Her targeting protocols had evolved accordingly. Snipers were trained to prioritize shots that would permanently disable rather than kill. The economic burden of a paralyzed soldier would cascade through generations.

"Consider the systemic impact," she explained to her officers. "A dead soldier's family receives a pension, grieves, and eventually recovers. But a disabled veteran requires constant care. Family members quit jobs to become caretakers. Children's education funds are diverted to medical expenses. The economic drain spreads through entire communities."

Calculate the decades' toll, 

As their resources drain and roll. 

Every veteran they sustain, 

Feeds our victory's long campaign.

Her tactical algorithms now optimized for long-term resource depletion. Specific vertebrae were targeted to ensure permanent disability without death. Joint shots were calibrated to create chronic conditions. The goal wasn't to kill the enemy, but to make them economically unfeasible to maintain.
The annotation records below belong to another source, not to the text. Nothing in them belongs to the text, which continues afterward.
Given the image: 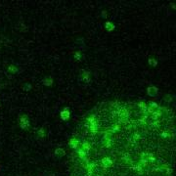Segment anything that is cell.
I'll list each match as a JSON object with an SVG mask.
<instances>
[{"mask_svg": "<svg viewBox=\"0 0 176 176\" xmlns=\"http://www.w3.org/2000/svg\"><path fill=\"white\" fill-rule=\"evenodd\" d=\"M174 114L151 102L110 101L93 109L69 141L73 176H170Z\"/></svg>", "mask_w": 176, "mask_h": 176, "instance_id": "1", "label": "cell"}, {"mask_svg": "<svg viewBox=\"0 0 176 176\" xmlns=\"http://www.w3.org/2000/svg\"><path fill=\"white\" fill-rule=\"evenodd\" d=\"M20 122H21V126L23 127V128L28 126V120L27 116H22L21 119H20Z\"/></svg>", "mask_w": 176, "mask_h": 176, "instance_id": "2", "label": "cell"}, {"mask_svg": "<svg viewBox=\"0 0 176 176\" xmlns=\"http://www.w3.org/2000/svg\"><path fill=\"white\" fill-rule=\"evenodd\" d=\"M106 28H107L109 31H111V29L115 28V26L111 25V23H106Z\"/></svg>", "mask_w": 176, "mask_h": 176, "instance_id": "3", "label": "cell"}]
</instances>
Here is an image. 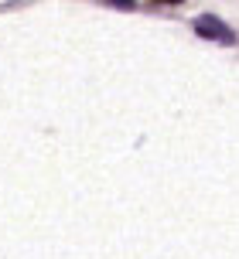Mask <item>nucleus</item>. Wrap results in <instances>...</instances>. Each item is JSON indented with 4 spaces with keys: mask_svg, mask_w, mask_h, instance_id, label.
Returning <instances> with one entry per match:
<instances>
[{
    "mask_svg": "<svg viewBox=\"0 0 239 259\" xmlns=\"http://www.w3.org/2000/svg\"><path fill=\"white\" fill-rule=\"evenodd\" d=\"M195 31H198L202 38H209V41H219V45H232V41H236V34H232L219 17H212V14L195 17Z\"/></svg>",
    "mask_w": 239,
    "mask_h": 259,
    "instance_id": "f257e3e1",
    "label": "nucleus"
},
{
    "mask_svg": "<svg viewBox=\"0 0 239 259\" xmlns=\"http://www.w3.org/2000/svg\"><path fill=\"white\" fill-rule=\"evenodd\" d=\"M109 4H116V7H133V0H109Z\"/></svg>",
    "mask_w": 239,
    "mask_h": 259,
    "instance_id": "f03ea898",
    "label": "nucleus"
},
{
    "mask_svg": "<svg viewBox=\"0 0 239 259\" xmlns=\"http://www.w3.org/2000/svg\"><path fill=\"white\" fill-rule=\"evenodd\" d=\"M154 4H181V0H154Z\"/></svg>",
    "mask_w": 239,
    "mask_h": 259,
    "instance_id": "7ed1b4c3",
    "label": "nucleus"
}]
</instances>
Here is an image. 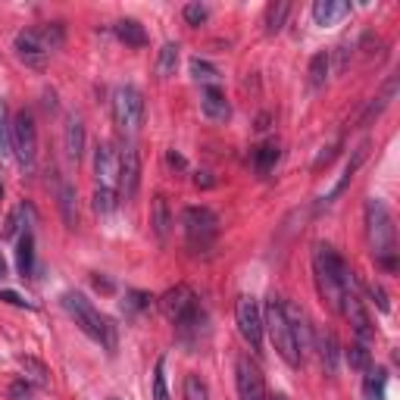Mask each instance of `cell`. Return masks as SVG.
<instances>
[{
  "instance_id": "cell-1",
  "label": "cell",
  "mask_w": 400,
  "mask_h": 400,
  "mask_svg": "<svg viewBox=\"0 0 400 400\" xmlns=\"http://www.w3.org/2000/svg\"><path fill=\"white\" fill-rule=\"evenodd\" d=\"M313 279H316V291L325 307L341 313V297L354 288V272L332 244L313 247Z\"/></svg>"
},
{
  "instance_id": "cell-2",
  "label": "cell",
  "mask_w": 400,
  "mask_h": 400,
  "mask_svg": "<svg viewBox=\"0 0 400 400\" xmlns=\"http://www.w3.org/2000/svg\"><path fill=\"white\" fill-rule=\"evenodd\" d=\"M366 238H369V247H372L375 260L385 266V269H394L397 232H394L391 210L385 207V200H379V198L366 200Z\"/></svg>"
},
{
  "instance_id": "cell-3",
  "label": "cell",
  "mask_w": 400,
  "mask_h": 400,
  "mask_svg": "<svg viewBox=\"0 0 400 400\" xmlns=\"http://www.w3.org/2000/svg\"><path fill=\"white\" fill-rule=\"evenodd\" d=\"M63 307H66V313L75 319V325L82 328L91 341L104 344L109 354H113L116 350V325L109 323L97 307H94L88 297L78 294V291H69V294H63Z\"/></svg>"
},
{
  "instance_id": "cell-4",
  "label": "cell",
  "mask_w": 400,
  "mask_h": 400,
  "mask_svg": "<svg viewBox=\"0 0 400 400\" xmlns=\"http://www.w3.org/2000/svg\"><path fill=\"white\" fill-rule=\"evenodd\" d=\"M263 332L269 335L272 347L279 350V357L285 360L288 366H301L303 363V354L297 350V341H294V332H291V323L285 316V303L281 297L272 294L263 307Z\"/></svg>"
},
{
  "instance_id": "cell-5",
  "label": "cell",
  "mask_w": 400,
  "mask_h": 400,
  "mask_svg": "<svg viewBox=\"0 0 400 400\" xmlns=\"http://www.w3.org/2000/svg\"><path fill=\"white\" fill-rule=\"evenodd\" d=\"M160 310H163V316H166L175 328H182V332L203 323V310L198 303V294H194L188 285L169 288V291L160 297Z\"/></svg>"
},
{
  "instance_id": "cell-6",
  "label": "cell",
  "mask_w": 400,
  "mask_h": 400,
  "mask_svg": "<svg viewBox=\"0 0 400 400\" xmlns=\"http://www.w3.org/2000/svg\"><path fill=\"white\" fill-rule=\"evenodd\" d=\"M113 119L125 135H135L141 125H144V94H141L135 85H119V88H116Z\"/></svg>"
},
{
  "instance_id": "cell-7",
  "label": "cell",
  "mask_w": 400,
  "mask_h": 400,
  "mask_svg": "<svg viewBox=\"0 0 400 400\" xmlns=\"http://www.w3.org/2000/svg\"><path fill=\"white\" fill-rule=\"evenodd\" d=\"M182 225H185V234H188V244L198 247V250H207L219 234V216L207 207H185L182 210Z\"/></svg>"
},
{
  "instance_id": "cell-8",
  "label": "cell",
  "mask_w": 400,
  "mask_h": 400,
  "mask_svg": "<svg viewBox=\"0 0 400 400\" xmlns=\"http://www.w3.org/2000/svg\"><path fill=\"white\" fill-rule=\"evenodd\" d=\"M10 135H13V151L19 156L22 169H35V156H38V129H35V116L28 109H19L16 119L10 122Z\"/></svg>"
},
{
  "instance_id": "cell-9",
  "label": "cell",
  "mask_w": 400,
  "mask_h": 400,
  "mask_svg": "<svg viewBox=\"0 0 400 400\" xmlns=\"http://www.w3.org/2000/svg\"><path fill=\"white\" fill-rule=\"evenodd\" d=\"M234 319H238L241 338L250 344V350L260 354V347H263V310H260V303H256L250 294H241L238 303H234Z\"/></svg>"
},
{
  "instance_id": "cell-10",
  "label": "cell",
  "mask_w": 400,
  "mask_h": 400,
  "mask_svg": "<svg viewBox=\"0 0 400 400\" xmlns=\"http://www.w3.org/2000/svg\"><path fill=\"white\" fill-rule=\"evenodd\" d=\"M341 313L347 316V323H350V328H354L357 341L369 344L375 338V325H372L369 313H366V303H363V297H360V291H354V288H350V291H344Z\"/></svg>"
},
{
  "instance_id": "cell-11",
  "label": "cell",
  "mask_w": 400,
  "mask_h": 400,
  "mask_svg": "<svg viewBox=\"0 0 400 400\" xmlns=\"http://www.w3.org/2000/svg\"><path fill=\"white\" fill-rule=\"evenodd\" d=\"M16 57L31 69H44L47 57H50V47H47L41 28H26L16 35Z\"/></svg>"
},
{
  "instance_id": "cell-12",
  "label": "cell",
  "mask_w": 400,
  "mask_h": 400,
  "mask_svg": "<svg viewBox=\"0 0 400 400\" xmlns=\"http://www.w3.org/2000/svg\"><path fill=\"white\" fill-rule=\"evenodd\" d=\"M234 382H238V397L241 400H266L263 372L250 357L238 360V366H234Z\"/></svg>"
},
{
  "instance_id": "cell-13",
  "label": "cell",
  "mask_w": 400,
  "mask_h": 400,
  "mask_svg": "<svg viewBox=\"0 0 400 400\" xmlns=\"http://www.w3.org/2000/svg\"><path fill=\"white\" fill-rule=\"evenodd\" d=\"M94 175H97V188H113L119 185V151L113 144H97L94 151Z\"/></svg>"
},
{
  "instance_id": "cell-14",
  "label": "cell",
  "mask_w": 400,
  "mask_h": 400,
  "mask_svg": "<svg viewBox=\"0 0 400 400\" xmlns=\"http://www.w3.org/2000/svg\"><path fill=\"white\" fill-rule=\"evenodd\" d=\"M119 185H122L125 200H131L138 194V185H141V156L135 151V144H125L122 151H119Z\"/></svg>"
},
{
  "instance_id": "cell-15",
  "label": "cell",
  "mask_w": 400,
  "mask_h": 400,
  "mask_svg": "<svg viewBox=\"0 0 400 400\" xmlns=\"http://www.w3.org/2000/svg\"><path fill=\"white\" fill-rule=\"evenodd\" d=\"M200 109H203V116L213 122H225L232 116V107H229L225 91L219 88V85H207V88L200 91Z\"/></svg>"
},
{
  "instance_id": "cell-16",
  "label": "cell",
  "mask_w": 400,
  "mask_h": 400,
  "mask_svg": "<svg viewBox=\"0 0 400 400\" xmlns=\"http://www.w3.org/2000/svg\"><path fill=\"white\" fill-rule=\"evenodd\" d=\"M344 16H350L347 0H316V4H313V19H316L319 26H338Z\"/></svg>"
},
{
  "instance_id": "cell-17",
  "label": "cell",
  "mask_w": 400,
  "mask_h": 400,
  "mask_svg": "<svg viewBox=\"0 0 400 400\" xmlns=\"http://www.w3.org/2000/svg\"><path fill=\"white\" fill-rule=\"evenodd\" d=\"M63 144H66V156L72 163H78L85 156V122L78 116L66 119V131H63Z\"/></svg>"
},
{
  "instance_id": "cell-18",
  "label": "cell",
  "mask_w": 400,
  "mask_h": 400,
  "mask_svg": "<svg viewBox=\"0 0 400 400\" xmlns=\"http://www.w3.org/2000/svg\"><path fill=\"white\" fill-rule=\"evenodd\" d=\"M285 303V316H288V323H291V332H294V341H297V350H310V323H307V313H303L297 303H288V301H281Z\"/></svg>"
},
{
  "instance_id": "cell-19",
  "label": "cell",
  "mask_w": 400,
  "mask_h": 400,
  "mask_svg": "<svg viewBox=\"0 0 400 400\" xmlns=\"http://www.w3.org/2000/svg\"><path fill=\"white\" fill-rule=\"evenodd\" d=\"M319 357H323V369L325 375H338L341 369V344L335 338V332H323L319 335Z\"/></svg>"
},
{
  "instance_id": "cell-20",
  "label": "cell",
  "mask_w": 400,
  "mask_h": 400,
  "mask_svg": "<svg viewBox=\"0 0 400 400\" xmlns=\"http://www.w3.org/2000/svg\"><path fill=\"white\" fill-rule=\"evenodd\" d=\"M279 156H281L279 141H263V144L254 147V153H250V163H254V169L260 172V175H269V172L276 169Z\"/></svg>"
},
{
  "instance_id": "cell-21",
  "label": "cell",
  "mask_w": 400,
  "mask_h": 400,
  "mask_svg": "<svg viewBox=\"0 0 400 400\" xmlns=\"http://www.w3.org/2000/svg\"><path fill=\"white\" fill-rule=\"evenodd\" d=\"M366 153H369V144H360V147H357V153H354V160H350L347 166H344V175H341V182L335 185V188H332V191H328V194H323V200H319V207H328V203H332V200H335V198H338V194L344 191V188L350 185V178H354V172L360 169V163L366 160Z\"/></svg>"
},
{
  "instance_id": "cell-22",
  "label": "cell",
  "mask_w": 400,
  "mask_h": 400,
  "mask_svg": "<svg viewBox=\"0 0 400 400\" xmlns=\"http://www.w3.org/2000/svg\"><path fill=\"white\" fill-rule=\"evenodd\" d=\"M394 94H397V78H391V82L385 85V88H382L379 97H372V104L366 107V113L360 116V122H357L360 129H366V125H369L372 119H379V116L388 109V104H391V97H394Z\"/></svg>"
},
{
  "instance_id": "cell-23",
  "label": "cell",
  "mask_w": 400,
  "mask_h": 400,
  "mask_svg": "<svg viewBox=\"0 0 400 400\" xmlns=\"http://www.w3.org/2000/svg\"><path fill=\"white\" fill-rule=\"evenodd\" d=\"M16 266H19L22 279L31 276V269H35V234H31V229H26L19 234V244H16Z\"/></svg>"
},
{
  "instance_id": "cell-24",
  "label": "cell",
  "mask_w": 400,
  "mask_h": 400,
  "mask_svg": "<svg viewBox=\"0 0 400 400\" xmlns=\"http://www.w3.org/2000/svg\"><path fill=\"white\" fill-rule=\"evenodd\" d=\"M116 38H119L125 47H144L147 44V31L138 19H119L116 22Z\"/></svg>"
},
{
  "instance_id": "cell-25",
  "label": "cell",
  "mask_w": 400,
  "mask_h": 400,
  "mask_svg": "<svg viewBox=\"0 0 400 400\" xmlns=\"http://www.w3.org/2000/svg\"><path fill=\"white\" fill-rule=\"evenodd\" d=\"M328 72H332V50H319V53H313L310 69H307L313 88H323V85L328 82Z\"/></svg>"
},
{
  "instance_id": "cell-26",
  "label": "cell",
  "mask_w": 400,
  "mask_h": 400,
  "mask_svg": "<svg viewBox=\"0 0 400 400\" xmlns=\"http://www.w3.org/2000/svg\"><path fill=\"white\" fill-rule=\"evenodd\" d=\"M156 238H166L169 229H172V213H169V200L163 198V194H156L153 198V219H151Z\"/></svg>"
},
{
  "instance_id": "cell-27",
  "label": "cell",
  "mask_w": 400,
  "mask_h": 400,
  "mask_svg": "<svg viewBox=\"0 0 400 400\" xmlns=\"http://www.w3.org/2000/svg\"><path fill=\"white\" fill-rule=\"evenodd\" d=\"M175 69H178V44L166 41L160 47V57H156V75L169 78V75H175Z\"/></svg>"
},
{
  "instance_id": "cell-28",
  "label": "cell",
  "mask_w": 400,
  "mask_h": 400,
  "mask_svg": "<svg viewBox=\"0 0 400 400\" xmlns=\"http://www.w3.org/2000/svg\"><path fill=\"white\" fill-rule=\"evenodd\" d=\"M288 13H291V4L288 0H276V4H269V10H266V31L269 35H279L281 28H285V19H288Z\"/></svg>"
},
{
  "instance_id": "cell-29",
  "label": "cell",
  "mask_w": 400,
  "mask_h": 400,
  "mask_svg": "<svg viewBox=\"0 0 400 400\" xmlns=\"http://www.w3.org/2000/svg\"><path fill=\"white\" fill-rule=\"evenodd\" d=\"M344 360L350 363V369H360V372H369L372 369V354H369V347H366L363 341L350 344V347L344 350Z\"/></svg>"
},
{
  "instance_id": "cell-30",
  "label": "cell",
  "mask_w": 400,
  "mask_h": 400,
  "mask_svg": "<svg viewBox=\"0 0 400 400\" xmlns=\"http://www.w3.org/2000/svg\"><path fill=\"white\" fill-rule=\"evenodd\" d=\"M22 379L28 382V385H38V388H47L50 385V375H47V366L44 363H38L35 357H26L22 360Z\"/></svg>"
},
{
  "instance_id": "cell-31",
  "label": "cell",
  "mask_w": 400,
  "mask_h": 400,
  "mask_svg": "<svg viewBox=\"0 0 400 400\" xmlns=\"http://www.w3.org/2000/svg\"><path fill=\"white\" fill-rule=\"evenodd\" d=\"M385 385H388V372L385 369H369L363 382V394L366 400H385Z\"/></svg>"
},
{
  "instance_id": "cell-32",
  "label": "cell",
  "mask_w": 400,
  "mask_h": 400,
  "mask_svg": "<svg viewBox=\"0 0 400 400\" xmlns=\"http://www.w3.org/2000/svg\"><path fill=\"white\" fill-rule=\"evenodd\" d=\"M60 210H63V219H66L69 229H75L78 222V213H75V188L63 182L60 185Z\"/></svg>"
},
{
  "instance_id": "cell-33",
  "label": "cell",
  "mask_w": 400,
  "mask_h": 400,
  "mask_svg": "<svg viewBox=\"0 0 400 400\" xmlns=\"http://www.w3.org/2000/svg\"><path fill=\"white\" fill-rule=\"evenodd\" d=\"M182 397L185 400H210L207 382H203L198 372H188L185 375V385H182Z\"/></svg>"
},
{
  "instance_id": "cell-34",
  "label": "cell",
  "mask_w": 400,
  "mask_h": 400,
  "mask_svg": "<svg viewBox=\"0 0 400 400\" xmlns=\"http://www.w3.org/2000/svg\"><path fill=\"white\" fill-rule=\"evenodd\" d=\"M191 75L198 78V82H203V88H207V85H216V82H219V69L213 66V63L200 60V57H194V60H191Z\"/></svg>"
},
{
  "instance_id": "cell-35",
  "label": "cell",
  "mask_w": 400,
  "mask_h": 400,
  "mask_svg": "<svg viewBox=\"0 0 400 400\" xmlns=\"http://www.w3.org/2000/svg\"><path fill=\"white\" fill-rule=\"evenodd\" d=\"M13 153V135H10V116H6V104L0 100V160Z\"/></svg>"
},
{
  "instance_id": "cell-36",
  "label": "cell",
  "mask_w": 400,
  "mask_h": 400,
  "mask_svg": "<svg viewBox=\"0 0 400 400\" xmlns=\"http://www.w3.org/2000/svg\"><path fill=\"white\" fill-rule=\"evenodd\" d=\"M354 285L360 288V291H366V297H369V301H372V303H375V307H379L382 313H388V310H391L388 294H385V288H382V285H366V281H360L357 276H354Z\"/></svg>"
},
{
  "instance_id": "cell-37",
  "label": "cell",
  "mask_w": 400,
  "mask_h": 400,
  "mask_svg": "<svg viewBox=\"0 0 400 400\" xmlns=\"http://www.w3.org/2000/svg\"><path fill=\"white\" fill-rule=\"evenodd\" d=\"M116 203H119V194H116L113 188H97V191H94V210H97V213H113Z\"/></svg>"
},
{
  "instance_id": "cell-38",
  "label": "cell",
  "mask_w": 400,
  "mask_h": 400,
  "mask_svg": "<svg viewBox=\"0 0 400 400\" xmlns=\"http://www.w3.org/2000/svg\"><path fill=\"white\" fill-rule=\"evenodd\" d=\"M153 400H169V391H166V357L156 360V372H153Z\"/></svg>"
},
{
  "instance_id": "cell-39",
  "label": "cell",
  "mask_w": 400,
  "mask_h": 400,
  "mask_svg": "<svg viewBox=\"0 0 400 400\" xmlns=\"http://www.w3.org/2000/svg\"><path fill=\"white\" fill-rule=\"evenodd\" d=\"M182 16H185L188 26H203V22L210 19V6L207 4H185Z\"/></svg>"
},
{
  "instance_id": "cell-40",
  "label": "cell",
  "mask_w": 400,
  "mask_h": 400,
  "mask_svg": "<svg viewBox=\"0 0 400 400\" xmlns=\"http://www.w3.org/2000/svg\"><path fill=\"white\" fill-rule=\"evenodd\" d=\"M144 307H151V294H144V291H129V297H125V310H129V313H138V310H144Z\"/></svg>"
},
{
  "instance_id": "cell-41",
  "label": "cell",
  "mask_w": 400,
  "mask_h": 400,
  "mask_svg": "<svg viewBox=\"0 0 400 400\" xmlns=\"http://www.w3.org/2000/svg\"><path fill=\"white\" fill-rule=\"evenodd\" d=\"M26 213V207H16L10 216H6V225H4V238H13L16 232H19V219Z\"/></svg>"
},
{
  "instance_id": "cell-42",
  "label": "cell",
  "mask_w": 400,
  "mask_h": 400,
  "mask_svg": "<svg viewBox=\"0 0 400 400\" xmlns=\"http://www.w3.org/2000/svg\"><path fill=\"white\" fill-rule=\"evenodd\" d=\"M10 400H31V385L26 379H19L10 385Z\"/></svg>"
},
{
  "instance_id": "cell-43",
  "label": "cell",
  "mask_w": 400,
  "mask_h": 400,
  "mask_svg": "<svg viewBox=\"0 0 400 400\" xmlns=\"http://www.w3.org/2000/svg\"><path fill=\"white\" fill-rule=\"evenodd\" d=\"M350 53H354V47L350 44H341L338 50H335V72H344V69H347V57Z\"/></svg>"
},
{
  "instance_id": "cell-44",
  "label": "cell",
  "mask_w": 400,
  "mask_h": 400,
  "mask_svg": "<svg viewBox=\"0 0 400 400\" xmlns=\"http://www.w3.org/2000/svg\"><path fill=\"white\" fill-rule=\"evenodd\" d=\"M0 301H6V303H13V307H26V310H35V303L26 301L22 294H16V291H0Z\"/></svg>"
},
{
  "instance_id": "cell-45",
  "label": "cell",
  "mask_w": 400,
  "mask_h": 400,
  "mask_svg": "<svg viewBox=\"0 0 400 400\" xmlns=\"http://www.w3.org/2000/svg\"><path fill=\"white\" fill-rule=\"evenodd\" d=\"M335 153H338V144H335V147H328L325 153H319V156H316V163H313V169H323V166H328V163L335 160Z\"/></svg>"
},
{
  "instance_id": "cell-46",
  "label": "cell",
  "mask_w": 400,
  "mask_h": 400,
  "mask_svg": "<svg viewBox=\"0 0 400 400\" xmlns=\"http://www.w3.org/2000/svg\"><path fill=\"white\" fill-rule=\"evenodd\" d=\"M194 185H198V188H213L216 182L210 178V172H198V175H194Z\"/></svg>"
},
{
  "instance_id": "cell-47",
  "label": "cell",
  "mask_w": 400,
  "mask_h": 400,
  "mask_svg": "<svg viewBox=\"0 0 400 400\" xmlns=\"http://www.w3.org/2000/svg\"><path fill=\"white\" fill-rule=\"evenodd\" d=\"M169 166H175V169H185L188 163H185V156L182 153H175V151H169Z\"/></svg>"
},
{
  "instance_id": "cell-48",
  "label": "cell",
  "mask_w": 400,
  "mask_h": 400,
  "mask_svg": "<svg viewBox=\"0 0 400 400\" xmlns=\"http://www.w3.org/2000/svg\"><path fill=\"white\" fill-rule=\"evenodd\" d=\"M6 276V263H4V256H0V279Z\"/></svg>"
},
{
  "instance_id": "cell-49",
  "label": "cell",
  "mask_w": 400,
  "mask_h": 400,
  "mask_svg": "<svg viewBox=\"0 0 400 400\" xmlns=\"http://www.w3.org/2000/svg\"><path fill=\"white\" fill-rule=\"evenodd\" d=\"M272 400H288V397H281V394H276V397H272Z\"/></svg>"
},
{
  "instance_id": "cell-50",
  "label": "cell",
  "mask_w": 400,
  "mask_h": 400,
  "mask_svg": "<svg viewBox=\"0 0 400 400\" xmlns=\"http://www.w3.org/2000/svg\"><path fill=\"white\" fill-rule=\"evenodd\" d=\"M0 198H4V185H0Z\"/></svg>"
},
{
  "instance_id": "cell-51",
  "label": "cell",
  "mask_w": 400,
  "mask_h": 400,
  "mask_svg": "<svg viewBox=\"0 0 400 400\" xmlns=\"http://www.w3.org/2000/svg\"><path fill=\"white\" fill-rule=\"evenodd\" d=\"M113 400H119V397H113Z\"/></svg>"
}]
</instances>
"The Americans focus on body counts," she noted with professional disappointment. "They haven't realized that a society can recover from death far more efficiently than from chronic disability. Every quadriplegic veteran costs them more than a platoon of dead soldiers."

The mathematics were pristine. Each properly wounded soldier would drain enemy resources for decades. Their hospitals would overflow, their veterans' systems would strain, their social services would buckle under the accumulating weight.

Watch the burden grow and grow, 

As their system's resources flow. 

Every wound must serve its role, 

In draining our opponent's whole.

Tanya made another note: "Combined protocols achieving optimal efficiency. Wounded personnel successfully repurposed for specialized roles. Enemy attrition rate accelerating through targeted disability generation. System functioning at peak performance."

Below, her adapted soldiers manned their posts with mechanical precision, each injury transformed into specialized capability. Her snipers continued their careful work, calculating angles for maximum long-term burden generation. And the Americans never understood why their veterans' hospitals were already approaching capacity.

She checked her charts and smiled. The latest projections showed the American support system would reach critical strain if replicated sufficiently and on a large enough scale within 15 years. The mathematics of necessary mercy would echo through their society until victory became economically impossible.

The Gods of Efficiency, it seemed, valued pragmatic adaptation above all else. There was only the eternal calculation of burden and capability, measured with perfect mathematical precision until even the strongest nation buckled under its own weight of care.